The founding four friends are still at the center of things, naturally: Carrie (Sarah Jessica Parker), the clothes-horse relationship columnist; Miranda (Cynthia Nixon), the sour-tongued corporate lawyer; Charlotte (Kristin Davis), the starry-eyed art dealer; and Samantha (Kim Cattrall), the man-eating PR exec. There's a lot to not want to give away about the story, so let's just say that Carrie — now working on a book, but continuing to write for Vogue magazine — is still tight with her longtime squeeze, Mr. Big (Chris Noth); in fact, they're finally moving in together, into a huge and blazingly sunny penthouse apartment. ("So this is where they keep the light," Big marvels.) Since the trailer already gives it away, we can also stipulate that they've suddenly become engaged, and that Carrie has burst into full, manic wedding-planner mode. (The guest list has already reached 200, and "Page Six" is on the story.)
Meanwhile, Miranda and her good-guy husband, Steve (David Eigenberg), are still living with their little boy in Brooklyn, and they're having problems — to the extent of not having had sex in six months. Charlotte, still happily married to the loving Harry (Evan Handler) and doting on their adopted Chinese daughter, remains the free-range sunbeam she's always been. (Davis' character is somewhat underserved by the exigencies of the plot.) And Samantha has moved to Los Angeles, if you can believe, where she's living with and managing her much younger (what else?) actor boyfriend, Smith (Jason Lewis). She is also beginning to chafe, however, under the constraints of true, monogamous love.
That'll do. This setup evolves into a rather grand comic examination of friendship and betrayal, love and forgiveness, and the inexorable social pressures of aging. At the beginning of the film we see the streets of Manhattan thronged with happy young women just starting out in the big city, and we hear Carrie saying, in voice-over, "Twenty years ago, I was one of them." This could've been a sappy line, but Parker delivers it in a matter-of-fact way, and it's unusually moving. (It's a small, recurring shock to keep realizing that the four main characters, who were in their lively 30s when the TV series started, are now embarked on their 40s — and that Samantha is about to turn 50.) To an even greater degree than you might expect, the picture has a lot of heart, and plenty of smart, pungent laughs. (Congratulated for finally snagging a man, Carrie is told by her Vogue editor that 40 is "the last age at which a woman can be photographed in a bridal dress without the unintended Diane Arbus subtext.")

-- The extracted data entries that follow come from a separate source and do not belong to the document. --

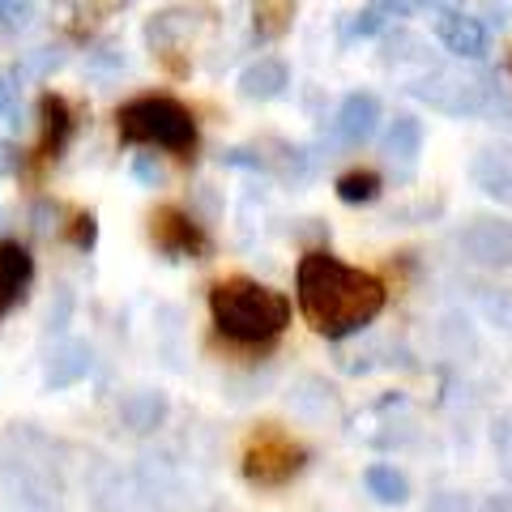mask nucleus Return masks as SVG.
Returning <instances> with one entry per match:
<instances>
[{
	"label": "nucleus",
	"instance_id": "nucleus-13",
	"mask_svg": "<svg viewBox=\"0 0 512 512\" xmlns=\"http://www.w3.org/2000/svg\"><path fill=\"white\" fill-rule=\"evenodd\" d=\"M286 86H291V69H286V60H278V56H261V60H252L248 69L239 73V94H244L248 103L278 99Z\"/></svg>",
	"mask_w": 512,
	"mask_h": 512
},
{
	"label": "nucleus",
	"instance_id": "nucleus-2",
	"mask_svg": "<svg viewBox=\"0 0 512 512\" xmlns=\"http://www.w3.org/2000/svg\"><path fill=\"white\" fill-rule=\"evenodd\" d=\"M210 312L222 338L239 346H265L291 325V299L252 278H227L210 291Z\"/></svg>",
	"mask_w": 512,
	"mask_h": 512
},
{
	"label": "nucleus",
	"instance_id": "nucleus-21",
	"mask_svg": "<svg viewBox=\"0 0 512 512\" xmlns=\"http://www.w3.org/2000/svg\"><path fill=\"white\" fill-rule=\"evenodd\" d=\"M39 0H0V26L5 30H22L30 18H35Z\"/></svg>",
	"mask_w": 512,
	"mask_h": 512
},
{
	"label": "nucleus",
	"instance_id": "nucleus-3",
	"mask_svg": "<svg viewBox=\"0 0 512 512\" xmlns=\"http://www.w3.org/2000/svg\"><path fill=\"white\" fill-rule=\"evenodd\" d=\"M116 128L124 146H154L180 158H192V150H197V120L171 94H137V99H128L116 111Z\"/></svg>",
	"mask_w": 512,
	"mask_h": 512
},
{
	"label": "nucleus",
	"instance_id": "nucleus-9",
	"mask_svg": "<svg viewBox=\"0 0 512 512\" xmlns=\"http://www.w3.org/2000/svg\"><path fill=\"white\" fill-rule=\"evenodd\" d=\"M376 124H380V99L367 94V90H355V94H346L338 116H333V137L355 150V146H363V141H372Z\"/></svg>",
	"mask_w": 512,
	"mask_h": 512
},
{
	"label": "nucleus",
	"instance_id": "nucleus-16",
	"mask_svg": "<svg viewBox=\"0 0 512 512\" xmlns=\"http://www.w3.org/2000/svg\"><path fill=\"white\" fill-rule=\"evenodd\" d=\"M299 13V0H252V35L256 43H278L291 35Z\"/></svg>",
	"mask_w": 512,
	"mask_h": 512
},
{
	"label": "nucleus",
	"instance_id": "nucleus-8",
	"mask_svg": "<svg viewBox=\"0 0 512 512\" xmlns=\"http://www.w3.org/2000/svg\"><path fill=\"white\" fill-rule=\"evenodd\" d=\"M73 107L69 99H60V94H43L39 99V146L35 154L43 158V163H56V158L69 150V141H73Z\"/></svg>",
	"mask_w": 512,
	"mask_h": 512
},
{
	"label": "nucleus",
	"instance_id": "nucleus-5",
	"mask_svg": "<svg viewBox=\"0 0 512 512\" xmlns=\"http://www.w3.org/2000/svg\"><path fill=\"white\" fill-rule=\"evenodd\" d=\"M150 244L163 256H175V261H205V256L214 252L210 231H205L192 214H184L180 205H163V210H154Z\"/></svg>",
	"mask_w": 512,
	"mask_h": 512
},
{
	"label": "nucleus",
	"instance_id": "nucleus-4",
	"mask_svg": "<svg viewBox=\"0 0 512 512\" xmlns=\"http://www.w3.org/2000/svg\"><path fill=\"white\" fill-rule=\"evenodd\" d=\"M308 466V448H303L291 431H282L278 423H261L248 436L244 444V461H239V470L252 487H265V491H278L286 487L291 478L303 474Z\"/></svg>",
	"mask_w": 512,
	"mask_h": 512
},
{
	"label": "nucleus",
	"instance_id": "nucleus-15",
	"mask_svg": "<svg viewBox=\"0 0 512 512\" xmlns=\"http://www.w3.org/2000/svg\"><path fill=\"white\" fill-rule=\"evenodd\" d=\"M427 5H436V0H367V5L355 13V22H350V35H355V39H372L389 22L410 18V13H419Z\"/></svg>",
	"mask_w": 512,
	"mask_h": 512
},
{
	"label": "nucleus",
	"instance_id": "nucleus-27",
	"mask_svg": "<svg viewBox=\"0 0 512 512\" xmlns=\"http://www.w3.org/2000/svg\"><path fill=\"white\" fill-rule=\"evenodd\" d=\"M508 77H512V56H508Z\"/></svg>",
	"mask_w": 512,
	"mask_h": 512
},
{
	"label": "nucleus",
	"instance_id": "nucleus-23",
	"mask_svg": "<svg viewBox=\"0 0 512 512\" xmlns=\"http://www.w3.org/2000/svg\"><path fill=\"white\" fill-rule=\"evenodd\" d=\"M69 239H73V248H86V252H90L94 239H99V222H94V214H77Z\"/></svg>",
	"mask_w": 512,
	"mask_h": 512
},
{
	"label": "nucleus",
	"instance_id": "nucleus-26",
	"mask_svg": "<svg viewBox=\"0 0 512 512\" xmlns=\"http://www.w3.org/2000/svg\"><path fill=\"white\" fill-rule=\"evenodd\" d=\"M133 175H137L141 184H150V188H154V184H163V167H158L150 154H137V163H133Z\"/></svg>",
	"mask_w": 512,
	"mask_h": 512
},
{
	"label": "nucleus",
	"instance_id": "nucleus-10",
	"mask_svg": "<svg viewBox=\"0 0 512 512\" xmlns=\"http://www.w3.org/2000/svg\"><path fill=\"white\" fill-rule=\"evenodd\" d=\"M436 35L444 43V52H453L457 60H483L487 56V26L470 18V13H444Z\"/></svg>",
	"mask_w": 512,
	"mask_h": 512
},
{
	"label": "nucleus",
	"instance_id": "nucleus-28",
	"mask_svg": "<svg viewBox=\"0 0 512 512\" xmlns=\"http://www.w3.org/2000/svg\"><path fill=\"white\" fill-rule=\"evenodd\" d=\"M0 320H5V312H0Z\"/></svg>",
	"mask_w": 512,
	"mask_h": 512
},
{
	"label": "nucleus",
	"instance_id": "nucleus-1",
	"mask_svg": "<svg viewBox=\"0 0 512 512\" xmlns=\"http://www.w3.org/2000/svg\"><path fill=\"white\" fill-rule=\"evenodd\" d=\"M295 291L308 325L320 338H333V342L367 329L384 312V303H389V291H384V282L376 274L338 261L325 248H312L299 256Z\"/></svg>",
	"mask_w": 512,
	"mask_h": 512
},
{
	"label": "nucleus",
	"instance_id": "nucleus-25",
	"mask_svg": "<svg viewBox=\"0 0 512 512\" xmlns=\"http://www.w3.org/2000/svg\"><path fill=\"white\" fill-rule=\"evenodd\" d=\"M18 94H22V73L0 69V111H9L13 103H18Z\"/></svg>",
	"mask_w": 512,
	"mask_h": 512
},
{
	"label": "nucleus",
	"instance_id": "nucleus-22",
	"mask_svg": "<svg viewBox=\"0 0 512 512\" xmlns=\"http://www.w3.org/2000/svg\"><path fill=\"white\" fill-rule=\"evenodd\" d=\"M491 444H495V453L504 457V466L512 470V410H504L500 419H495V427H491Z\"/></svg>",
	"mask_w": 512,
	"mask_h": 512
},
{
	"label": "nucleus",
	"instance_id": "nucleus-14",
	"mask_svg": "<svg viewBox=\"0 0 512 512\" xmlns=\"http://www.w3.org/2000/svg\"><path fill=\"white\" fill-rule=\"evenodd\" d=\"M94 367V350L86 342H60L52 355H47V367H43V380L47 389H73L77 380H86Z\"/></svg>",
	"mask_w": 512,
	"mask_h": 512
},
{
	"label": "nucleus",
	"instance_id": "nucleus-7",
	"mask_svg": "<svg viewBox=\"0 0 512 512\" xmlns=\"http://www.w3.org/2000/svg\"><path fill=\"white\" fill-rule=\"evenodd\" d=\"M461 252L470 256L474 265H487V269H500L512 265V222L500 218H474L466 231H461Z\"/></svg>",
	"mask_w": 512,
	"mask_h": 512
},
{
	"label": "nucleus",
	"instance_id": "nucleus-24",
	"mask_svg": "<svg viewBox=\"0 0 512 512\" xmlns=\"http://www.w3.org/2000/svg\"><path fill=\"white\" fill-rule=\"evenodd\" d=\"M483 312H487L500 329L512 333V295H495V299H487V303H483Z\"/></svg>",
	"mask_w": 512,
	"mask_h": 512
},
{
	"label": "nucleus",
	"instance_id": "nucleus-20",
	"mask_svg": "<svg viewBox=\"0 0 512 512\" xmlns=\"http://www.w3.org/2000/svg\"><path fill=\"white\" fill-rule=\"evenodd\" d=\"M380 188H384V180L376 171H367V167L346 171V175H338V184H333V192H338L342 205H372L380 197Z\"/></svg>",
	"mask_w": 512,
	"mask_h": 512
},
{
	"label": "nucleus",
	"instance_id": "nucleus-6",
	"mask_svg": "<svg viewBox=\"0 0 512 512\" xmlns=\"http://www.w3.org/2000/svg\"><path fill=\"white\" fill-rule=\"evenodd\" d=\"M423 99L448 116H474L487 107V77L483 73H431L423 82Z\"/></svg>",
	"mask_w": 512,
	"mask_h": 512
},
{
	"label": "nucleus",
	"instance_id": "nucleus-17",
	"mask_svg": "<svg viewBox=\"0 0 512 512\" xmlns=\"http://www.w3.org/2000/svg\"><path fill=\"white\" fill-rule=\"evenodd\" d=\"M474 184L487 197H500L512 205V154L508 150H483L474 158Z\"/></svg>",
	"mask_w": 512,
	"mask_h": 512
},
{
	"label": "nucleus",
	"instance_id": "nucleus-12",
	"mask_svg": "<svg viewBox=\"0 0 512 512\" xmlns=\"http://www.w3.org/2000/svg\"><path fill=\"white\" fill-rule=\"evenodd\" d=\"M171 414V402L163 389H133L120 402V423L133 431V436H150V431H158L167 423Z\"/></svg>",
	"mask_w": 512,
	"mask_h": 512
},
{
	"label": "nucleus",
	"instance_id": "nucleus-11",
	"mask_svg": "<svg viewBox=\"0 0 512 512\" xmlns=\"http://www.w3.org/2000/svg\"><path fill=\"white\" fill-rule=\"evenodd\" d=\"M30 282H35V256L18 239H0V312H9Z\"/></svg>",
	"mask_w": 512,
	"mask_h": 512
},
{
	"label": "nucleus",
	"instance_id": "nucleus-18",
	"mask_svg": "<svg viewBox=\"0 0 512 512\" xmlns=\"http://www.w3.org/2000/svg\"><path fill=\"white\" fill-rule=\"evenodd\" d=\"M423 150V124L414 116H397L393 128L384 133V154L397 158V163H414Z\"/></svg>",
	"mask_w": 512,
	"mask_h": 512
},
{
	"label": "nucleus",
	"instance_id": "nucleus-19",
	"mask_svg": "<svg viewBox=\"0 0 512 512\" xmlns=\"http://www.w3.org/2000/svg\"><path fill=\"white\" fill-rule=\"evenodd\" d=\"M363 487H367V495H376L380 504H406L410 500V478L393 466H367Z\"/></svg>",
	"mask_w": 512,
	"mask_h": 512
}]
</instances>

The movie was written and directed by Michael Patrick King, who also worked in those capacities on the series, and here he's topped himself. Even more than before, the lines crackle with urban energy, and the picture sparkles with wonderful little dabs of character-illumination. (Stuck without her cell when she needs to make a call, Carrie is handed an iPhone — which she thrusts back as if it were some scary new breed of bug. "I can't operate that," she says, showing her age.) There are a few problems. A central jilting scenario is strained and unconvincing. There is some prolonged dog humor that could have been dispensed with. And a new character named Louise seems grafted onto the story for no especially interesting purpose. (Since she's played by the vibrantly appealing Jennifer Hudson, though, who cares?) On the other hand, fans, there are also trademark couture wallows — including a glittery Fashion Week runway show — that are, as I believe they still say, to die for.

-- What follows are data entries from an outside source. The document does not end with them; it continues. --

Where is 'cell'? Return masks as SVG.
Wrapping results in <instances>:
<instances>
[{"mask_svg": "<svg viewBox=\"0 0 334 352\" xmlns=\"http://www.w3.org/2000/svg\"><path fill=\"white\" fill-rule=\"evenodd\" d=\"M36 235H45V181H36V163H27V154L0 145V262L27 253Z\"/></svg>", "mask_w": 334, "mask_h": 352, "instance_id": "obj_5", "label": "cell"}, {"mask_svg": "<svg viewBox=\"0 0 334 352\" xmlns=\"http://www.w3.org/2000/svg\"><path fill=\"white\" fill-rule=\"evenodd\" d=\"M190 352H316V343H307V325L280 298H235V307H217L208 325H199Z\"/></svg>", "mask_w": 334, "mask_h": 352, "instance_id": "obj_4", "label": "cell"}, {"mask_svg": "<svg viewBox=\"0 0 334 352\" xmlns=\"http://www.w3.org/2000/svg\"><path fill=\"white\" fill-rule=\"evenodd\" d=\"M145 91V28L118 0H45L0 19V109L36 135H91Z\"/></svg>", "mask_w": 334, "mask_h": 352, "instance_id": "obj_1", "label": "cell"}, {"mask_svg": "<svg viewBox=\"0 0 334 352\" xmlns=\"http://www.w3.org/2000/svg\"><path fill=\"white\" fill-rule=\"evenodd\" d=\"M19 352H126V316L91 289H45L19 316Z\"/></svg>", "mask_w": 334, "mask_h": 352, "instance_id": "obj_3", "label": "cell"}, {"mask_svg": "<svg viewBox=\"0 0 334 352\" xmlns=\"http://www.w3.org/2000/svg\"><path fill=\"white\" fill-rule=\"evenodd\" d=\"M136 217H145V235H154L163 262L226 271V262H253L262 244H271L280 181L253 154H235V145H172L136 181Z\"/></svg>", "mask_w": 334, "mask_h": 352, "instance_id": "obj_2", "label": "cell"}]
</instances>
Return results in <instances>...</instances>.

But is "Sex in the City" a movie that men can relate to? Well, Judd Apatow has already softened up the male demographic with pictures like "The 40-Year-Old Virgin" and "Knocked Up." And like those films, this one maintains a near-perfect balance between tender sentiment and carnal extroversion. (When was the last time you saw a naked woman turn herself into a living sushi platter?) It's a funny movie that also resonates emotionally — a rare-enough twofer — and it's great to see these familiar characters being taken someplace new and considerably more adventurous. What's not to like? I mean, guys, come on.